If you don’t like the default arrangement, use the ncol argument.

ggplot(state_data, aes(x = Population)) +
  geom_histogram() +
  facet_wrap(~ Region, ncol = 1)
## `stat_bin()` using `bins = 30`. Pick better value with `binwidth`.

For two grouping variables, use facet_grid(), putting variables on both sides of the formula.

ggplot(state_data, aes(x = Population)) +
  geom_histogram() +
  facet_grid(Region ~ IncomeGroup)
## `stat_bin()` using `bins = 30`. Pick better value with `binwidth`.

4.4 Aesthetics

Faceting is one way to incorporate information about additional variables into what would otherwise be a plot of just one or two variables. Aesthetics—which alter the appearance of particular plot features depending on the value of a variable—provide another way to do that.

For example, when visualizing the relationship between statewide illiteracy and life expectancy, you might want larger states to get more visual weight. You can set the size aesthetic of the point geometry to vary according to the state’s population.

ggplot(state_data, aes(x = Illiteracy, y = LifeExp)) +
  geom_point(aes(size = Population))

The ggplot2 documentation lists the available aesthetics for each function. Another popular one is colour, which is great for on-screen display but not so much for the printed page. (And terrible for the colorblind!)

ggplot(state_data, aes(x = Illiteracy, y = LifeExp)) +
  geom_point(aes(colour = Region))

For line graphs or density plots, you can set the linetype to vary by category.

ggplot(state_data, aes(x = Population)) +
  geom_density(aes(linetype = IncomeGroup))

(I always find these incomprehensible with more than two lines, but maybe that’s just me.) You can use multiple aesthetics together, and you can even combine aesthetics with faceting, as in the following example.

ggplot(state_data, aes(x = Illiteracy, y = LifeExp)) +
  geom_smooth() +
  geom_text(aes(label = Abbrev, colour = Region, size = Population)) +
  facet_wrap(~ IncomeGroup)
## `geom_smooth()` using method = 'loess' and formula = 'y ~ x'

But the fact that you can do something doesn’t mean you should. That plot is so cluttered that it’s hard to extract the relevant information from it. Data visualizations should communicate a clear message to viewers without overwhelming them. To do this well takes practice, patience, and maybe even a bit of taste.

4.5 Appendix: Creating the Example Data

The example data comes from data on U.S. states in 1977 that are included with base R. See ?state.

library("tidyverse")

state_data <- state.x77 %>%
  as_tibble() %>%
  add_column(State = rownames(state.x77),
             Abbrev = state.abb,
             Region = state.region,
             .before = 1) %>%
  rename(LifeExp = `Life Exp`,
         HSGrad = `HS Grad`) %>%
  mutate(IncomeGroup = cut(Income,
                           breaks = quantile(Income,
                                             probs = seq(0, 1, by = 1/3)),
                           labels = c("Low", "Medium", "High"),
                           include.lowest = TRUE))

write_csv(state_data, file = "state-data.csv")

  1. Why 1977? Because it was easily available. See the appendix to this chapter.↩︎

▶ **Dataset content**:

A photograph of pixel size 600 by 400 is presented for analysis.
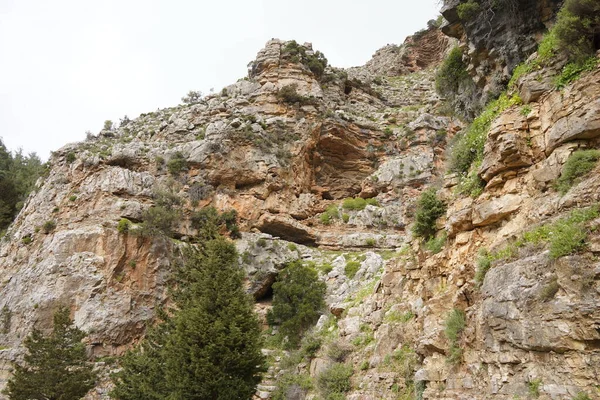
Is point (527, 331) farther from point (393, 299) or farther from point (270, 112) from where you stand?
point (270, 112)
* * *
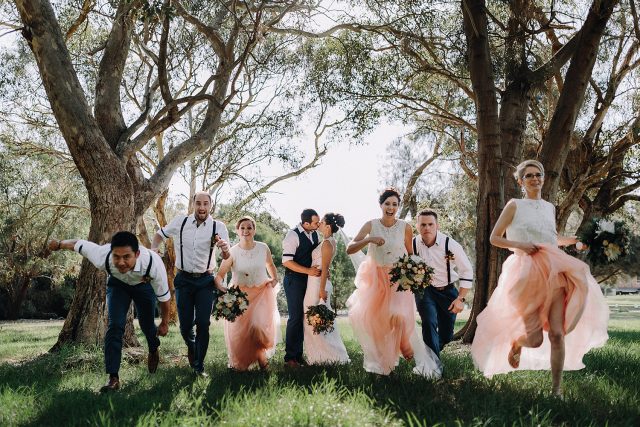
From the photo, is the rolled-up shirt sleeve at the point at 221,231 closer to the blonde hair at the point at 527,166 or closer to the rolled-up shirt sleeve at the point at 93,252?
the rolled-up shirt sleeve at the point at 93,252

▶ **Stated task**:
According to the ggplot2 excerpt, what year does the example data on U.S. states come from?

▶ **Response to this exercise**:
1977.